### PASSAGE SHOWN
►
What the hell is going on here?
And it's this idea that they did, the Jews did build up a lot of goodwill in the Roman Empire doing little acts of charity and stuff like this.
Now, the Romans weren't monsters.
They had a concept of mercy and they had concepts of like taking care of people.
They weren't, they weren't like animals, you know, as they're often presented.
But the Jews were like particularly extreme like this.
They're almost like a load of Bernie Sanders.
You know, they really like represented these type of equalizing values.
And it did then, of course, appeal to women and slaves and other Jews, I guess, if you want to put it this way.
It appealed to people at the outside in the fringe.
But of course, mixed up inside of this is also the bitterness and the resentment.
Like you see now with the woke movement.
You know, there's loads of people at the head of the woke movement who are doing it because they actually do have an animus against Western culture and they want to humiliate it and destroy it.
And you can see lots of Jews participating in Judaism.
Like, I don't think Ben Shapiro hates the West.
I think he does genuinely just love Judaism and he's asserting it in this type of way.
But then there's other ones who are like, you know, relishing at the mouth about the idea of finally getting the one up on Rome and conquering it and stuff like this.
And so there's a blend of these two things.
And there's a reason why these things happen in this type of way.
Tell me if you could do pretty briefly, because I want to wrap it up here in the next few minutes, but the psychology of the belief in a scapegoat.
What's your take on the scapegoat theology?
So this is from René Girard in regards to Christianity.
So Nietzsche presents in Genealogy of Morals this idea that Christianity is possessed with a slave morality, the perspective of the victim on the cross instead of the perspective of the conquering man who put him there.
I want to think about it this way.
The conquering man's values is to be strong and excellent and beat the victim.
The victim's experience is to, you know, to be oppressed unfairly by this terrible conqueror.
Now, Nietzsche puts out this idea that you can actually shift perspectives.
◄
### SOURCE EXCERPT
►
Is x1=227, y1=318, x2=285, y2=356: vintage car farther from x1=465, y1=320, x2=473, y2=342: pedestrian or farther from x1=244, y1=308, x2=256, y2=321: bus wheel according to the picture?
◄
### REQUIRED TASK
Retype the transcript from "The victim's experience" up to and including "actually shift perspectives.". The lines are not needed for this work.

### SOLVED PROBLEM
The victim's experience is to, you know, to be oppressed unfairly by this terrible conqueror.
Now, Nietzsche puts out this idea that you can actually shift perspectives.